Even though there is no absolute embargo in filing a plea for pre-arrest bail after it has been dismissed once, such a plea can be entertained again only if there is a substantial change in the facts, the Court said.

The Kerala High Court recently observed that there is no absolute bar on filing an application for anticipatory bail a second time after its dismissal or acceptance the first time round. [Suresh KM V State of Kerala & Anr.].

However, Justice Kauser Edappagath added that such a second anticipatory bail plea can be entertained only if there is a change in the facts of the case which necessitates the interference of the Court with the earlier bail order.

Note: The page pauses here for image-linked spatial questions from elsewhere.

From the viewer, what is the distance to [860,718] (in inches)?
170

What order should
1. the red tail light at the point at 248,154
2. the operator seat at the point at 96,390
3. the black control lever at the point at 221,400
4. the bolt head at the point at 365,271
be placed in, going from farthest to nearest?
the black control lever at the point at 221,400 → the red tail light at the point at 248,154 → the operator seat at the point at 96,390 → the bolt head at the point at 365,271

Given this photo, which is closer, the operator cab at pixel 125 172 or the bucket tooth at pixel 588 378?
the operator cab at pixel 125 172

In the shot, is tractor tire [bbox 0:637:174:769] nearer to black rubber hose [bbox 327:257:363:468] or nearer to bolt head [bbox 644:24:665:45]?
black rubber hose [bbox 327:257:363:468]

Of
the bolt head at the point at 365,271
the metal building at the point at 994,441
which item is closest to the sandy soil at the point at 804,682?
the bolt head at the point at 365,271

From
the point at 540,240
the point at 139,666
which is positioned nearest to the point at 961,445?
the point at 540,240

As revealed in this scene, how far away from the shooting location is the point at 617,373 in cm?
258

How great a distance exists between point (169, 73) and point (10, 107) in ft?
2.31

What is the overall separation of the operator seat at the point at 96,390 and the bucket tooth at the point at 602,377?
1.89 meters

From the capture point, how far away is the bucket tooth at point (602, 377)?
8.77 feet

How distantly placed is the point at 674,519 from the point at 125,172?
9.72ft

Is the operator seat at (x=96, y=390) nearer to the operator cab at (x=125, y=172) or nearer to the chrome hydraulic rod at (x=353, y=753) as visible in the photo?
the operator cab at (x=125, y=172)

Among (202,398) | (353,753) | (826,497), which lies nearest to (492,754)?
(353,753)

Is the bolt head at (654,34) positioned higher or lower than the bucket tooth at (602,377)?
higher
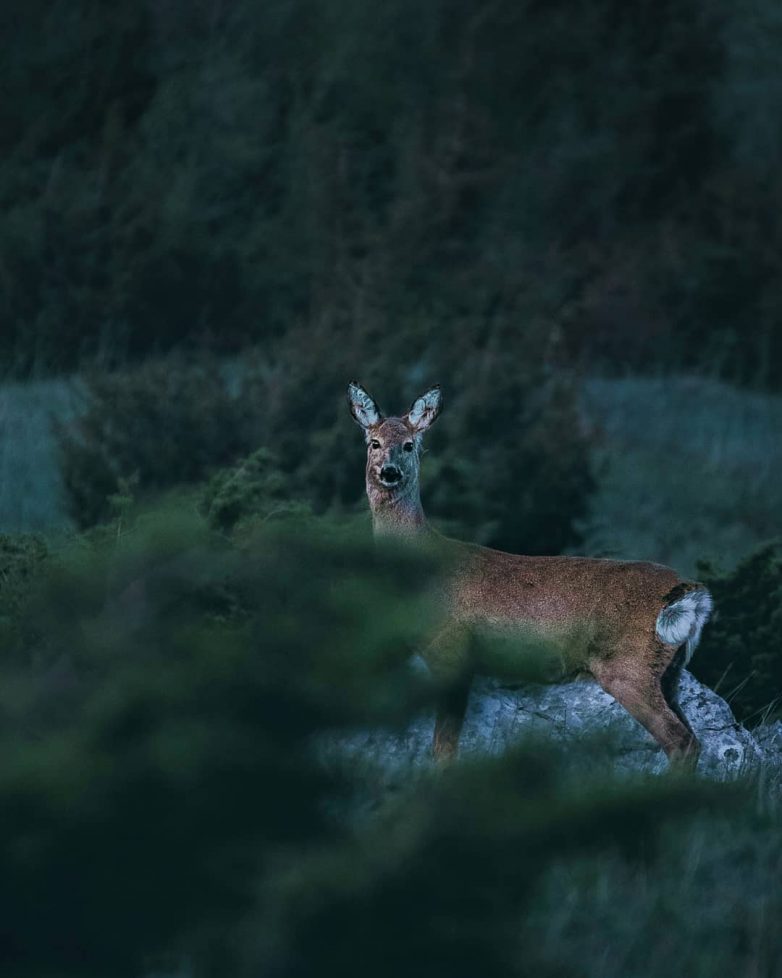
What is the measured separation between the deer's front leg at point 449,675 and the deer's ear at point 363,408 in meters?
3.24

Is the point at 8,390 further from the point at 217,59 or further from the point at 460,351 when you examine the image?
the point at 217,59

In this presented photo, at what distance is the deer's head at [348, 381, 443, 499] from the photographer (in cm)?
784

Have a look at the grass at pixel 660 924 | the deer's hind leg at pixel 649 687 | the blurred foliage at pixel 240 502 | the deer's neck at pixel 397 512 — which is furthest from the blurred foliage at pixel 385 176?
the grass at pixel 660 924

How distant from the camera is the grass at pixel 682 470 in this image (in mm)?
12930

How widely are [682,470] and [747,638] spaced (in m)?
7.08

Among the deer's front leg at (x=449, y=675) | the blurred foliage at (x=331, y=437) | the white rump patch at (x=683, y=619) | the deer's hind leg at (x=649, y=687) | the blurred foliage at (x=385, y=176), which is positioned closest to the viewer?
the deer's front leg at (x=449, y=675)

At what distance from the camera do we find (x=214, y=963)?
3723mm

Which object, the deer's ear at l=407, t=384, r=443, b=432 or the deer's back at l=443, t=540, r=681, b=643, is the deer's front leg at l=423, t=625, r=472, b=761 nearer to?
the deer's back at l=443, t=540, r=681, b=643

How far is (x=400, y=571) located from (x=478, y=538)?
262 inches

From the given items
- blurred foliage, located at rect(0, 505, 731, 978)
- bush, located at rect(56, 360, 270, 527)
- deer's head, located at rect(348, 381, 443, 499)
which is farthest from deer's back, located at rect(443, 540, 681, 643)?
bush, located at rect(56, 360, 270, 527)

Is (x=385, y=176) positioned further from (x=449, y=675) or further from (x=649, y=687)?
(x=449, y=675)

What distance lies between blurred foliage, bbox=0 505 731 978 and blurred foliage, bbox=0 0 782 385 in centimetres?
1279

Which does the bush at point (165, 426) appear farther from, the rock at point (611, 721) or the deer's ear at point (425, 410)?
the rock at point (611, 721)

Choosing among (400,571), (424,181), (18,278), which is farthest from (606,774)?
(424,181)
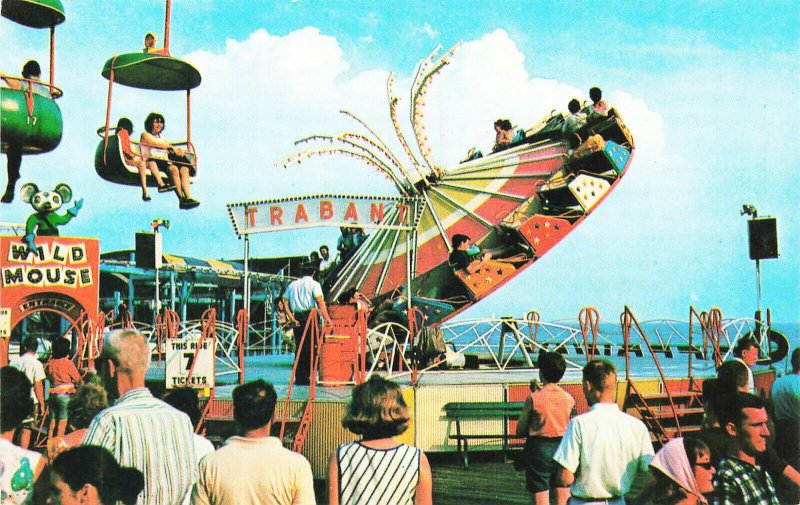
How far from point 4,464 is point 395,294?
43.6 ft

“Even though there is no absolute embargo in filing the subsequent application for pre-arrest bail, it can be entertained only if there is a substantial change in the facts and circumstances of the case, which requires the earlier view be interfered with or where, the earlier finding has become obsolete,” the Court said.

Otherwise, an order granting or refusing to grant a pre-arrest bail application is a final order, and the entertainment of a second plea would amount to reviewing such a final order, the Court explained.

The High Court made the observation while dismissing a pre-arrest bail application filed by a man whose first application for anticipatory bail was rejected.

The man stood accused of sexually assaulting a woman and was charged with offences punishable under Sections 354 (outraging modesty of woman) and 511 of 376C (related to punishment for rape) of the Indian Penal Code (IPC).

The Senior Advocate representing the accused contended that in the first application, the Court was not informed that the woman’s husband had a habit of filing frivolous complaints.

The counsel added that since the police had finished their custodial interrogation, the accused man’s arrest was not mandatory.

He contended that the principle of res judicata or estoppel does not apply to criminal jurisprudence. As such, there is no bar to prevent the accused from filing successive bail applications if there are sufficient grounds, he argued.

The High Court, however, found that the accused man had not submitted any material to prove his allegation that the woman’s husband had filed frivolous petitions.

The Court added that even if the custodial interrogation was not required, that by itself is not a ground to grant anticipatory bail.

The High Court proceeded to dismiss the anticipatory bail plea.